Acht Festnahmen im Fall des ermordeten Arno W. in Uruguay

Wurde Sekten-Guru erpresst?

Montevideo/Oerlinghausen(WB). Warum wurde der aus Oerlinghausen stammende Sekten-Guru Arno W. (61) in Uruguay ermordet? Jetzt gehen Ermittler dort einer konkreten Spur nach: Der Verkauf seines Hauses, bei dem es um eine sechsstellige Summe ging, könnte laut uruguayischen Medien ein Motiv sein. Sie berufen sich übereinstimmend auf Angaben der Ermittler. Von Erpressung ist die Rede.

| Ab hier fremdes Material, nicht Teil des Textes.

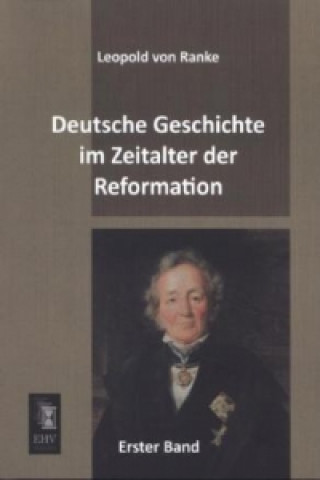 Könyv Deutsche Geschichte im Zeitalter der Reformation. Bd.1 Leopold von Ranke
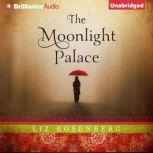 The Moonlight Palace, Liz Rosenberg
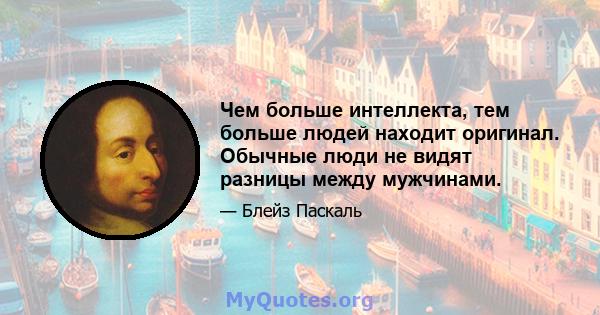 Чем больше интеллекта, тем больше людей находит оригинал. Обычные люди не видят разницы между мужчинами.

Arno W. wurde in Uruguay ermordet.
Arno W. wurde in Uruguay ermordet.

Wie am 1. September berichtet, war W., Gründer der Sekte »Licht-Oase«, am 28. August tot am Strand des Ortes La Floresta (50 Kilometer östlich der Hauptstadt Montevideo) entdeckt worden – mit einer Plastiktüte über dem Kopf, in Handschellen und mit gefesselten Füßen. W. war kurz vor einem Prozess wegen Kindesmissbrauchs in Detmold 2007 abgetaucht. Er soll 1994 die damals 13-jährige Lea Saskia Laasner vergewaltigt und misshandelt haben. Fahnder des Bundeskriminalamtes hatten ihn und seine Frau Julie R. 2015 in Uruguay aufgespürt. Die 60-Jährige war als Mithelferin angeklagt. Die Justiz des Landes lehnte eine Auslieferung jedoch ab: Die in Deutschland angeklagten Taten seien nach uruguayischem Recht verjährt.

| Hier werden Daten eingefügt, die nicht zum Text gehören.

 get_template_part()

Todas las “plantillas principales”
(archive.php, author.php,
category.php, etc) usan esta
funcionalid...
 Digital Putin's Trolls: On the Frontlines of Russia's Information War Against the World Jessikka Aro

Acht Personen in Uruguay festgenommen
In Uruguay sind jetzt acht Personen festgenommen worden – fünf Männer und drei Frauen –, die im Verdacht stehen, mit dem Mord an W. etwas zu tun zu haben. Hintergrund ist der Verkauf von W.s Landhaus. Laut Medienberichten hatte er dies für 280.000 Dollar an einen Unternehmer verkauft – für 120.000 Dollar weniger, als er selbst einst bezahlt haben soll. 40.000 Dollar habe der Käufer, der sich unter den Festgenommen befindet, im Juli offenbar angezahlt. Die Restzahlung sei nach der Rückkehr W.s von einer Reise nach Brasilien vereinbart worden. Niemand habe von W. dann etwas gehört, bis er tot am Strand gefunden wurde.

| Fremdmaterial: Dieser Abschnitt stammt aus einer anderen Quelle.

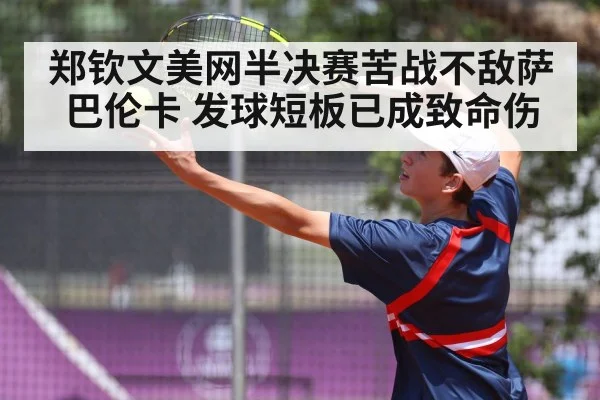 郑钦文美网半决赛苦战不敌萨巴伦卡 发球短板已成致命伤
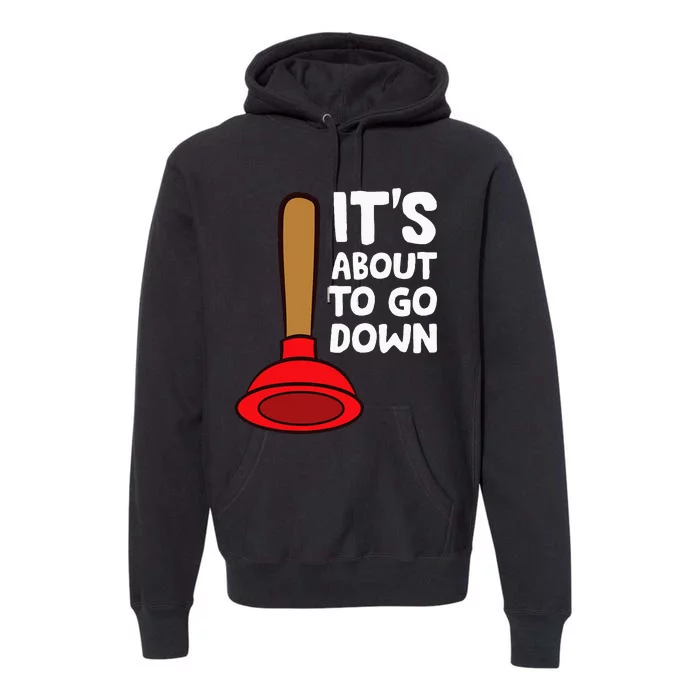 Plunger ItS About To Go Down Funny Plumber Premium Hoodie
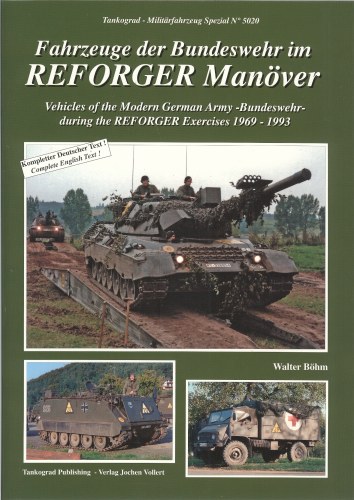 Image for VEHICLES OF THE MODERN GERMAN ARMY - BUNDESWEHR - DURING THE REFORGER EXERCISES 1969 - 1993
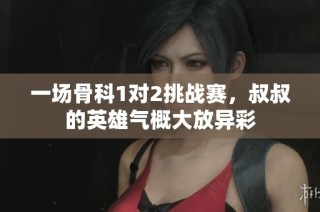 一场骨科1对2挑战赛，叔叔的英雄气概大放异彩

Die Ermittler vermuten nun, dass W. erpresst wurde. Er habe nach der Abwicklung des Hausverkaufes Uruguay offenbar verlassen wollen. Unter den Verdächtigen seien zwei Polizisten. Die Polizei fahndet weiter per Haftbefehl nach Julie R. und einer Frau, die bei dem Paar in Uruguay lebte. Bei ihr soll es sich um die Mutter Lea Saskia Laasners handeln.

Der deutsche Anwalt von Julie R. will sich nicht gegenüber der Presse äußern. Nach dem Tod W.s hat die Staatsanwaltschaft Detmold das Verfahren gegen ihn jetzt eingestellt, teilte Oberstaatsanwalt Ralf Vetter gestern mit.